Action item → The line containing "order: Rodentia" marks where to begin. Write out that line and every line after it exactly, through the last line below.

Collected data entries
---
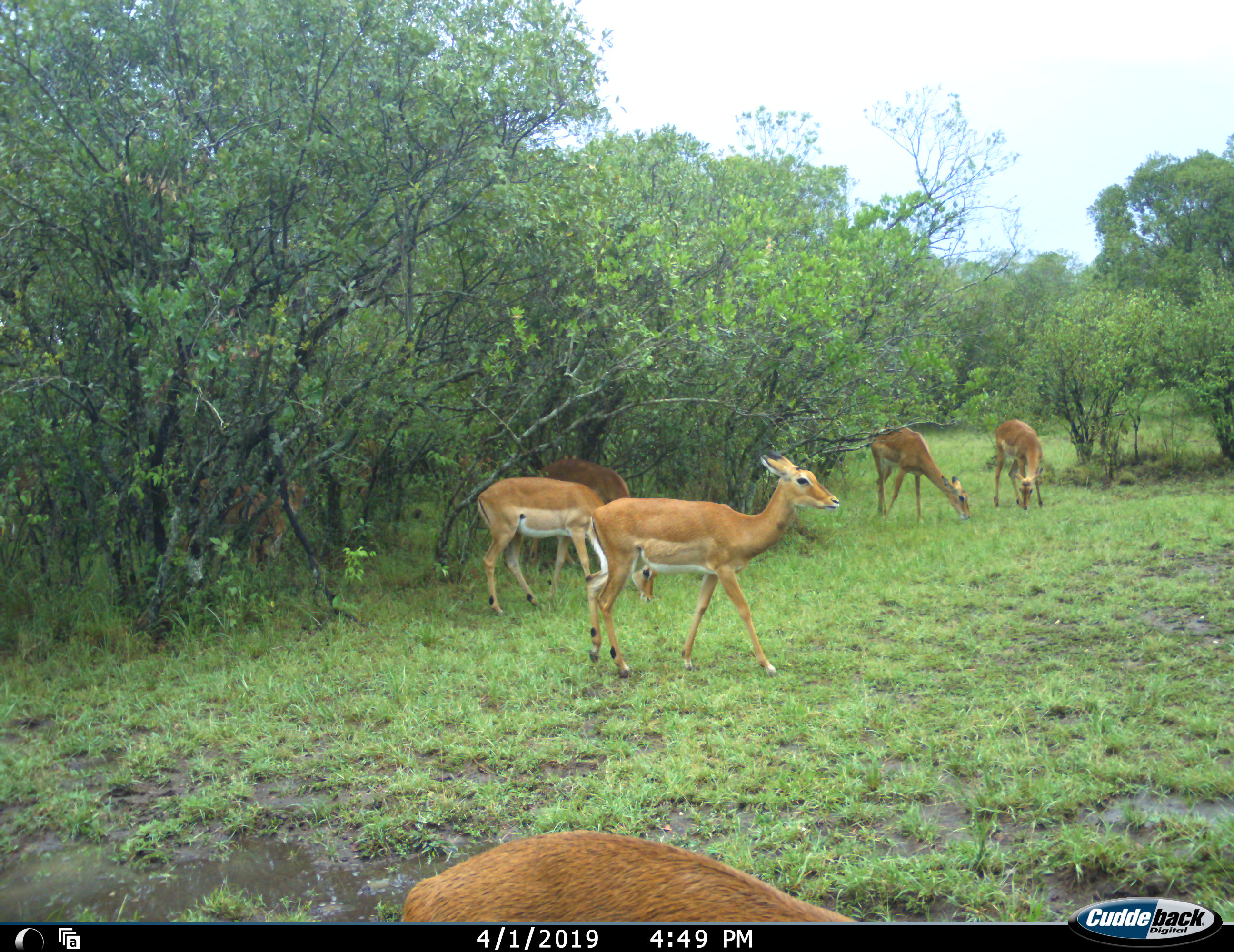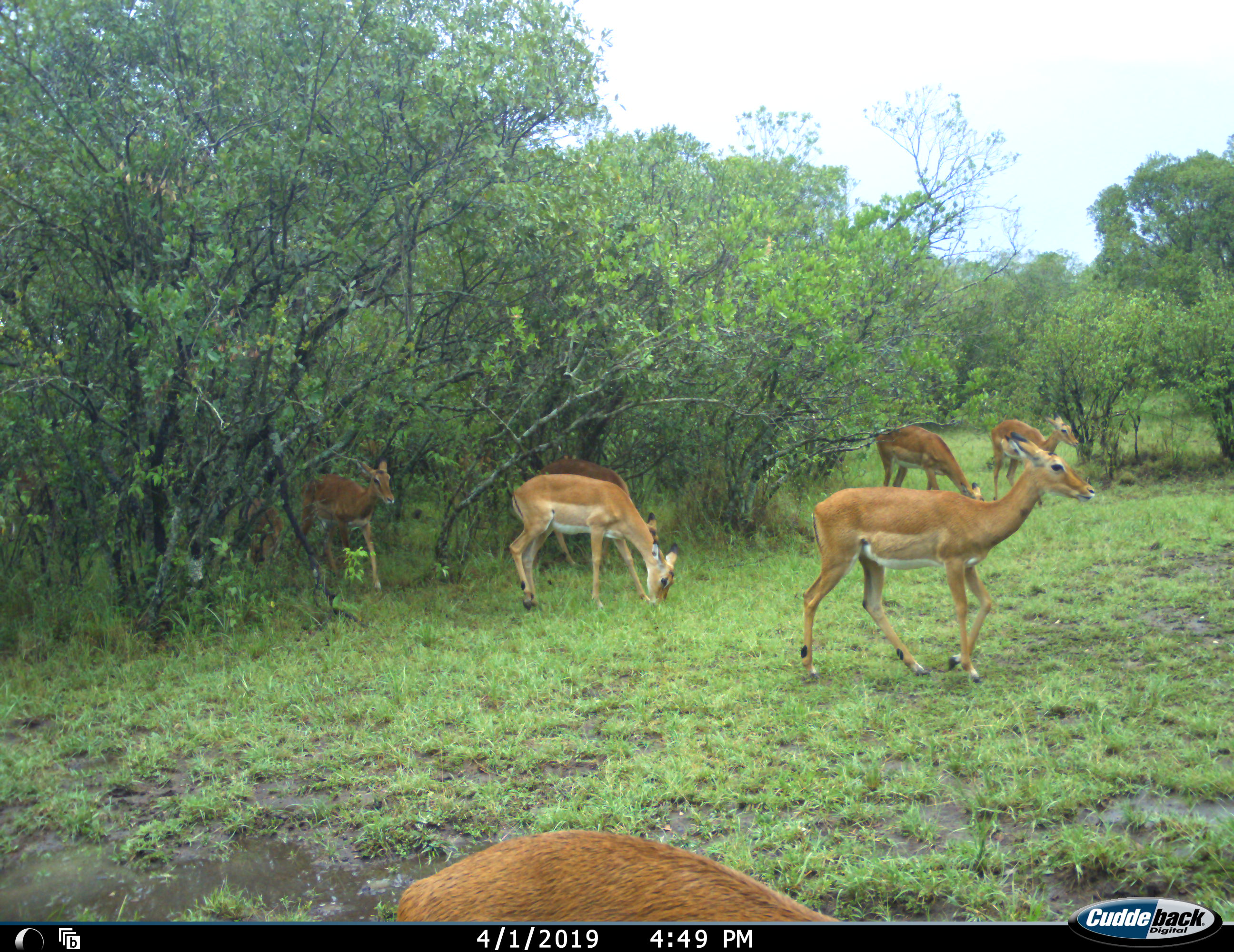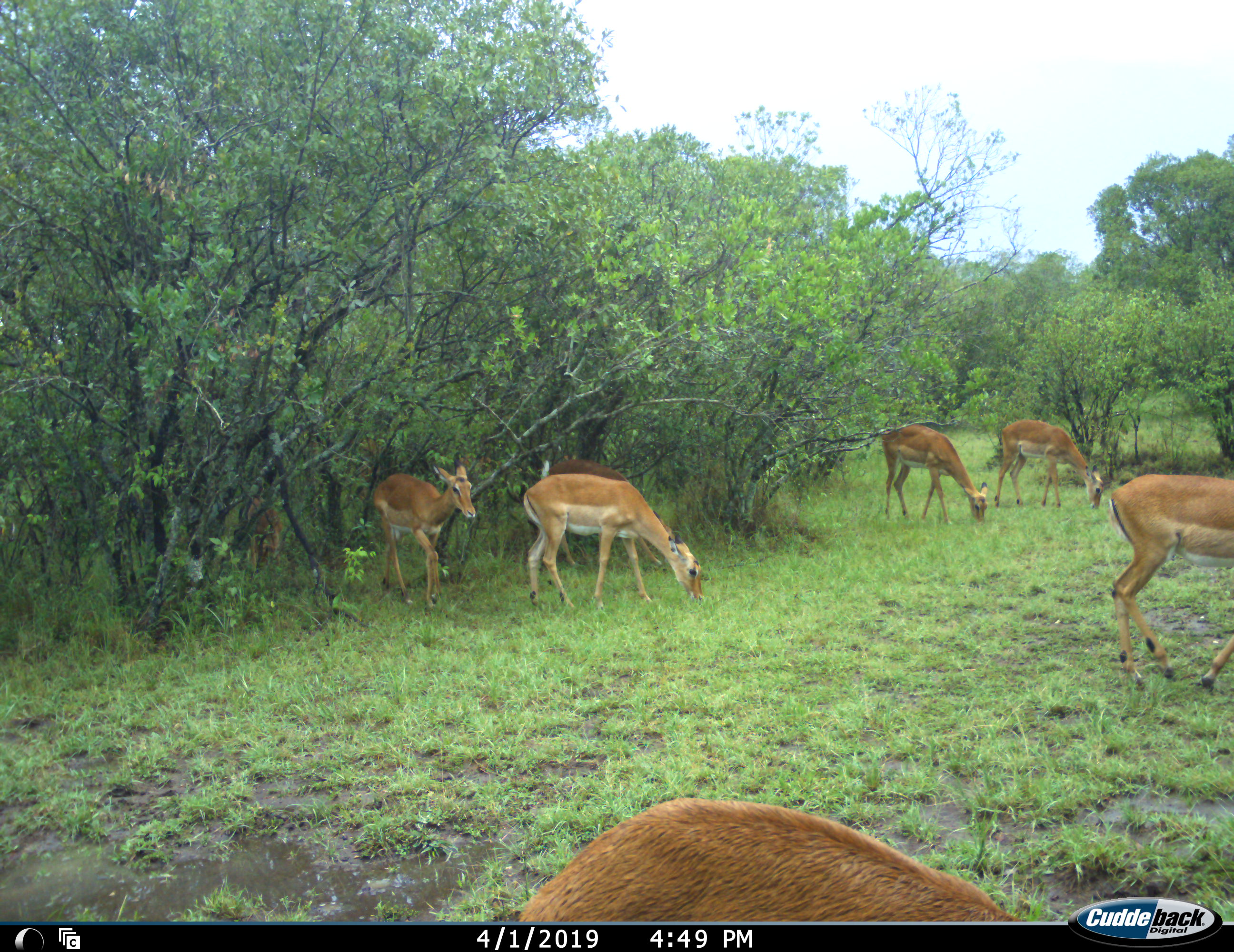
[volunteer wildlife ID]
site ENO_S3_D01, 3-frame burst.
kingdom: Animalia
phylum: Chordata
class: Mammalia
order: Artiodactyla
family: Bovidae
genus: Aepyceros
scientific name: Aepyceros melampus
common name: impala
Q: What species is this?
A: Impala (Aepyceros melampus).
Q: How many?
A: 8.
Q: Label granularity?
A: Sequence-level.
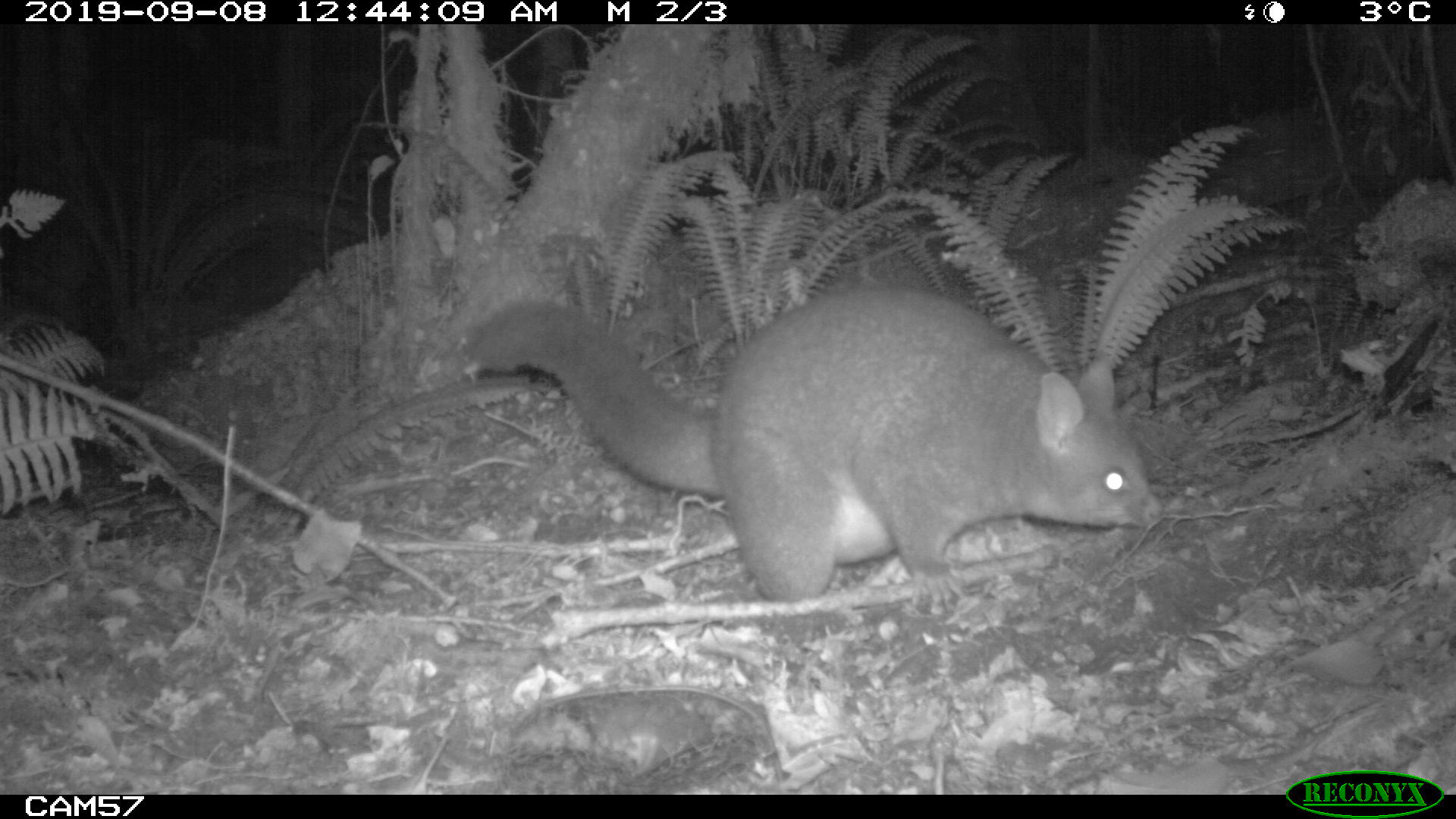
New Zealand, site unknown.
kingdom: Animalia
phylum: Chordata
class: Mammalia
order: Diprotodontia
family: Phalangeridae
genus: Trichosurus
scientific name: Trichosurus vulpecula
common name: common brushtail possum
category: possum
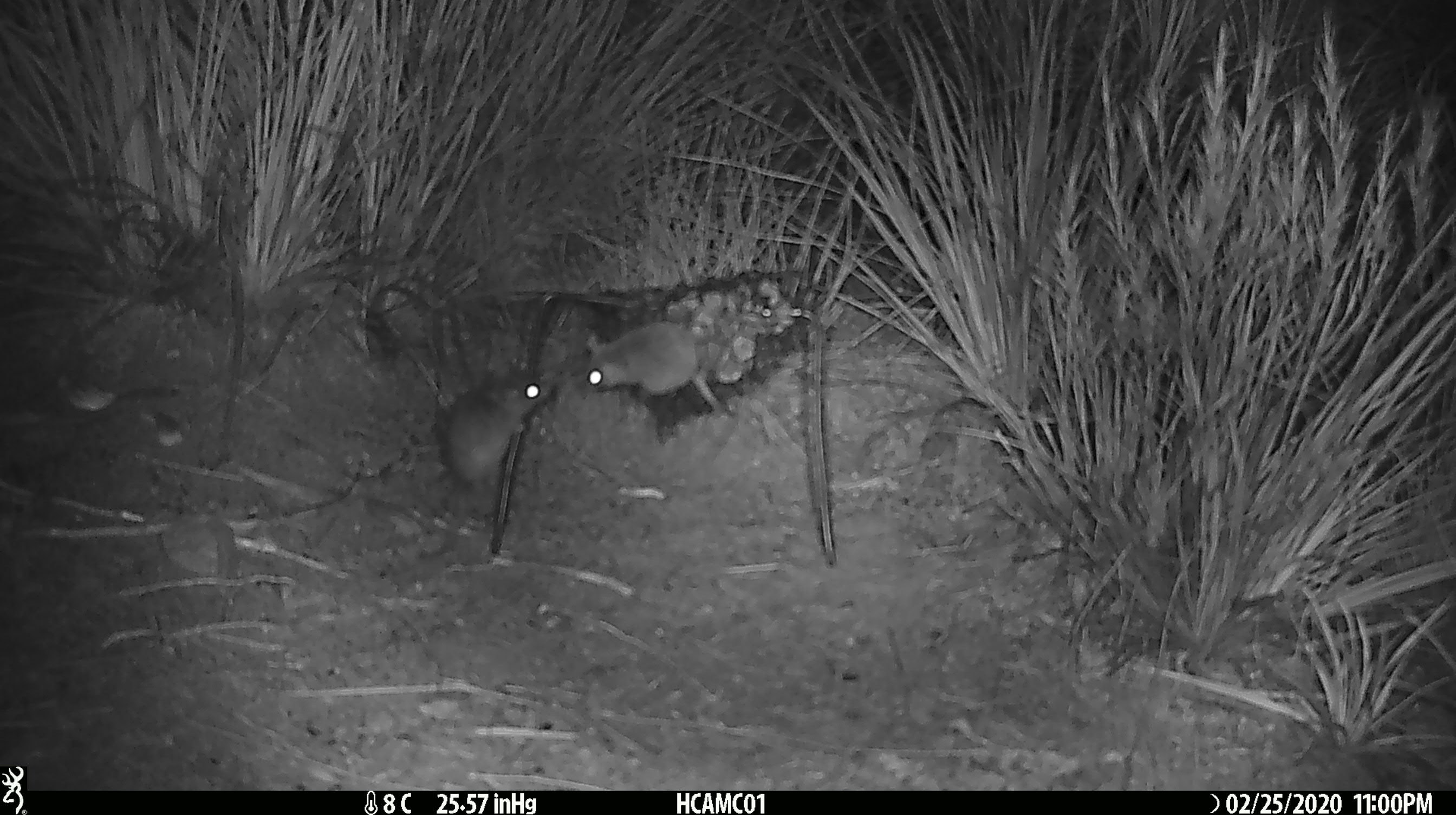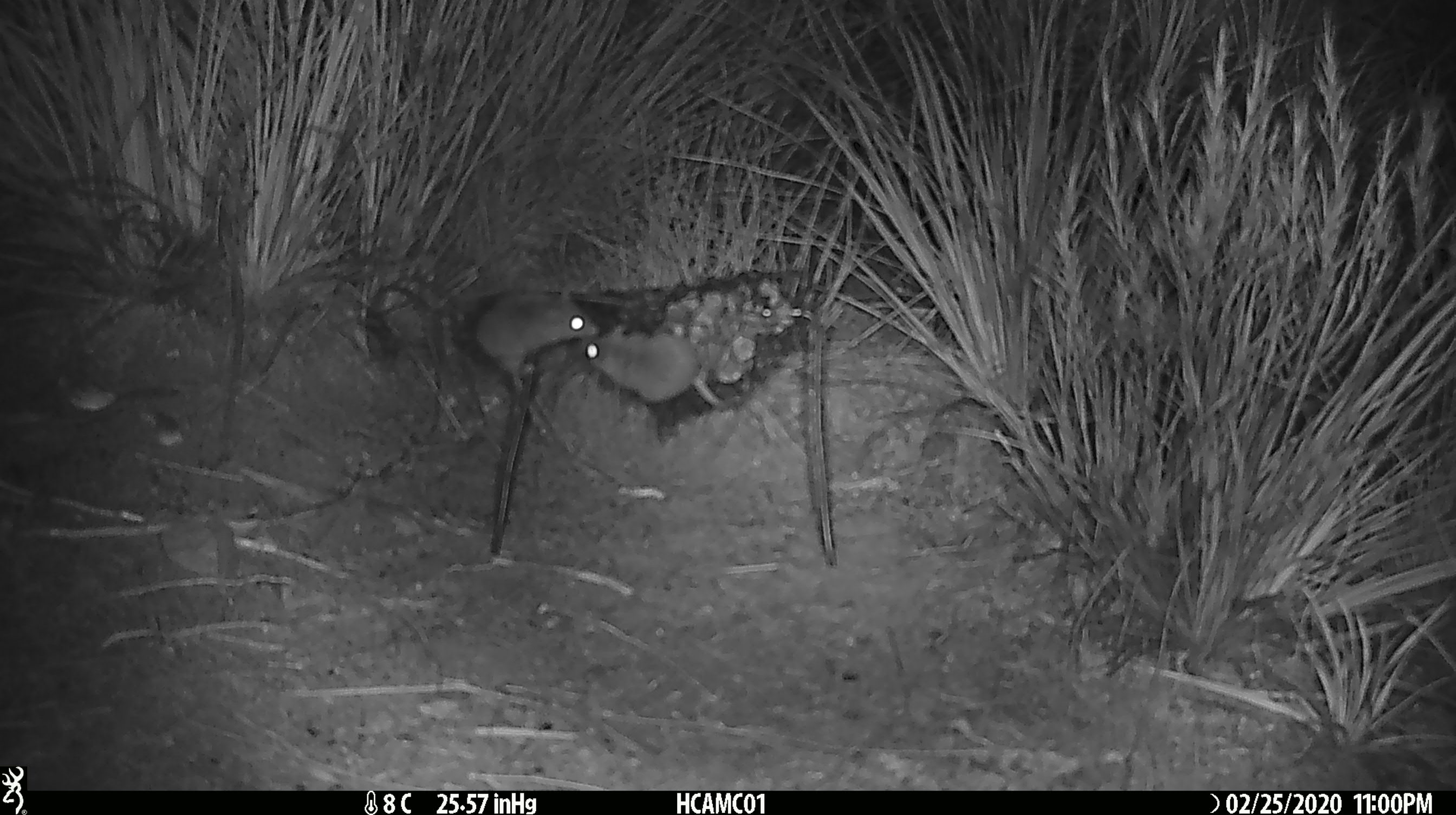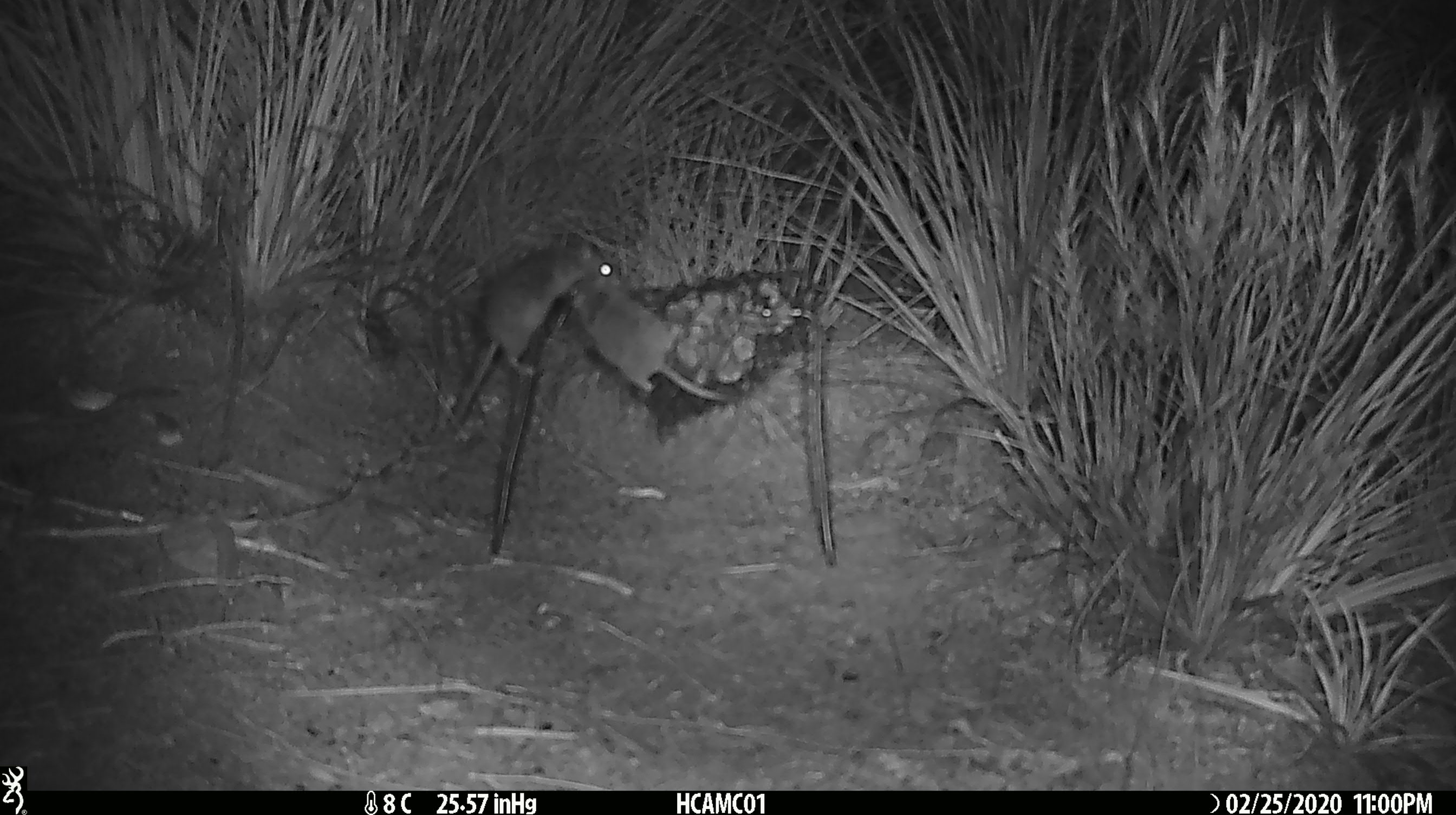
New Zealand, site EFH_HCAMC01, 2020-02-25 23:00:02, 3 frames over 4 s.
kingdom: Animalia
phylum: Chordata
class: Mammalia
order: Rodentia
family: Muridae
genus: Mus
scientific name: Mus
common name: mouse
---
Result →
order: Rodentia
family: Muridae
genus: Mus
scientific name: Mus
common name: mouse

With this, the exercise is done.